ÖLÜNCEYE KADAR BAKMA SÖZLEŞMESİ VE TAPU İPTAL TESCİL DAVASI
1.-Tapu İptal Tescil Davası Nedir?
Birden çok sebebe dayalı olarak tapu iptal tescil davası açılabilmektedir Genel itibariyle tapu iptal tescil davaları bir hakka dayanan hak sahiplerine gerçek durumu yansıtmayan tapu halinin düzeltilmesini talep edebilme imkanı sağlamaktadır. Uygulamada özellikle sıklıkla karşılaşılan muris muvazaasına dayalı tapu iptal tescil davası, arsa payının devri karşılığı inşaat sözleşmesi ( kat karşılığı inşaat sözleşmesi) ile taşınmaz satış vaadi sözleşmesinden kaynaklanan tapu iptal tescil davalarıdır.
1.1-Tapu İptal Tescil Davasında Taraflar
Tapu iptal tescil davasının davacısı, bir hakkı ileri sürerek tapudaki yolsuz tescilin düzeltilmesini isteyen kişidir. Bu gerçek kişi olabileceği gibi tüzel kişi de olabilir. Davanın davacısı ise tapuda malik olarak görünen herkes olmalıdır.
1.2-Tapu İptal Tescil Davalarında Görevli ve Yetkili Mahkeme
Davaya bakmakta genel görevli mahkeme Asliye Hukuk Mahkemeleridir. Her uyuşmazlığın kendi içinde değerlendirilmesi gerektiğinden her iki tarafın da tacir olması durumunda görevli mahkeme Asliye Ticaret Mahkemesi olacaktır.
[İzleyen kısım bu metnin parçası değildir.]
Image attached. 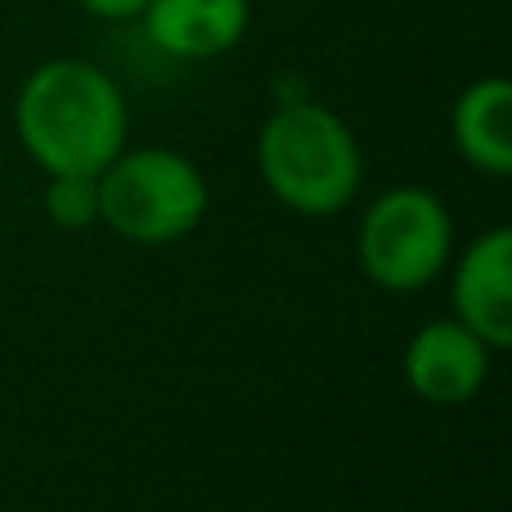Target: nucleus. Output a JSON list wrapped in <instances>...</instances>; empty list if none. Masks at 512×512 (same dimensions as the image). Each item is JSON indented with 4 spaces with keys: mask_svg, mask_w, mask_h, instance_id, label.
I'll return each instance as SVG.
<instances>
[{
    "mask_svg": "<svg viewBox=\"0 0 512 512\" xmlns=\"http://www.w3.org/2000/svg\"><path fill=\"white\" fill-rule=\"evenodd\" d=\"M256 162L283 207L301 216H333L360 189V144L351 126L324 104H283L261 126Z\"/></svg>",
    "mask_w": 512,
    "mask_h": 512,
    "instance_id": "2",
    "label": "nucleus"
},
{
    "mask_svg": "<svg viewBox=\"0 0 512 512\" xmlns=\"http://www.w3.org/2000/svg\"><path fill=\"white\" fill-rule=\"evenodd\" d=\"M454 144L477 171H512V86L504 77H481L454 104Z\"/></svg>",
    "mask_w": 512,
    "mask_h": 512,
    "instance_id": "8",
    "label": "nucleus"
},
{
    "mask_svg": "<svg viewBox=\"0 0 512 512\" xmlns=\"http://www.w3.org/2000/svg\"><path fill=\"white\" fill-rule=\"evenodd\" d=\"M203 171L171 149L117 153L99 171V221L131 243H176L203 221Z\"/></svg>",
    "mask_w": 512,
    "mask_h": 512,
    "instance_id": "3",
    "label": "nucleus"
},
{
    "mask_svg": "<svg viewBox=\"0 0 512 512\" xmlns=\"http://www.w3.org/2000/svg\"><path fill=\"white\" fill-rule=\"evenodd\" d=\"M45 212L59 230H86L99 221V176H50Z\"/></svg>",
    "mask_w": 512,
    "mask_h": 512,
    "instance_id": "9",
    "label": "nucleus"
},
{
    "mask_svg": "<svg viewBox=\"0 0 512 512\" xmlns=\"http://www.w3.org/2000/svg\"><path fill=\"white\" fill-rule=\"evenodd\" d=\"M144 32L171 59H216L248 32L252 0H149Z\"/></svg>",
    "mask_w": 512,
    "mask_h": 512,
    "instance_id": "7",
    "label": "nucleus"
},
{
    "mask_svg": "<svg viewBox=\"0 0 512 512\" xmlns=\"http://www.w3.org/2000/svg\"><path fill=\"white\" fill-rule=\"evenodd\" d=\"M14 126L50 176H99L126 144V99L104 68L50 59L23 81Z\"/></svg>",
    "mask_w": 512,
    "mask_h": 512,
    "instance_id": "1",
    "label": "nucleus"
},
{
    "mask_svg": "<svg viewBox=\"0 0 512 512\" xmlns=\"http://www.w3.org/2000/svg\"><path fill=\"white\" fill-rule=\"evenodd\" d=\"M77 5L86 9V14L104 18V23H131V18L144 14L149 0H77Z\"/></svg>",
    "mask_w": 512,
    "mask_h": 512,
    "instance_id": "10",
    "label": "nucleus"
},
{
    "mask_svg": "<svg viewBox=\"0 0 512 512\" xmlns=\"http://www.w3.org/2000/svg\"><path fill=\"white\" fill-rule=\"evenodd\" d=\"M490 369V346L459 319H436L418 328L405 351V378L427 405H463L481 391Z\"/></svg>",
    "mask_w": 512,
    "mask_h": 512,
    "instance_id": "5",
    "label": "nucleus"
},
{
    "mask_svg": "<svg viewBox=\"0 0 512 512\" xmlns=\"http://www.w3.org/2000/svg\"><path fill=\"white\" fill-rule=\"evenodd\" d=\"M454 310L490 351L512 346V234L490 230L454 274Z\"/></svg>",
    "mask_w": 512,
    "mask_h": 512,
    "instance_id": "6",
    "label": "nucleus"
},
{
    "mask_svg": "<svg viewBox=\"0 0 512 512\" xmlns=\"http://www.w3.org/2000/svg\"><path fill=\"white\" fill-rule=\"evenodd\" d=\"M450 212L427 189H387L360 225V265L378 288L418 292L450 256Z\"/></svg>",
    "mask_w": 512,
    "mask_h": 512,
    "instance_id": "4",
    "label": "nucleus"
}]
</instances>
Tüketici işleminden kaynaklı bir uyuşmazlık olması halinde ise görevli mahkeme Tüketici Mahkemeleri olacaktır. Son dönemde Yargıtay tarafından tüketicinin birden fazla taşınmazının bulunması halinde yahut bu taşınmazı kiraya vermek amacıyla alması halinde görevli mahkemenin Asliye Hukuk Mahkemeleri olduğuna vurgu yapılmaktadır.
Tapu iptal tescil davaları taşınmazından aynından, yani mülkiyet hakkından ileri gelen davalar olması sebebiyle Hukuk Muhakemeleri Kanunu’nun 12. Maddesinde düzenlenen özel hüküm gereği taşınmazın bulunduğu yer kesin yetkilidir. Bu davalar, birden fazla taşınmaza ilişkinse, taşınmazlardan birinin bulunduğu yer diğer davalara da bakabilir.
1.3-Zamanaşımı ve Hak Düşürücü Süre
Tapu iptal tescil davaları mülkiyet hakkından ileri geldiği için esasen herhangi bir zamanaşımına tabii değildir. Ancak yapılan hukuki işlemin özelliğine göre özel zamanaşımı süreleri öngörülebilmektedir.
2-Ölünceye Kadar Bakma Sözleşmesine İstinaden Tapu İptal Tescil Davası Nedir?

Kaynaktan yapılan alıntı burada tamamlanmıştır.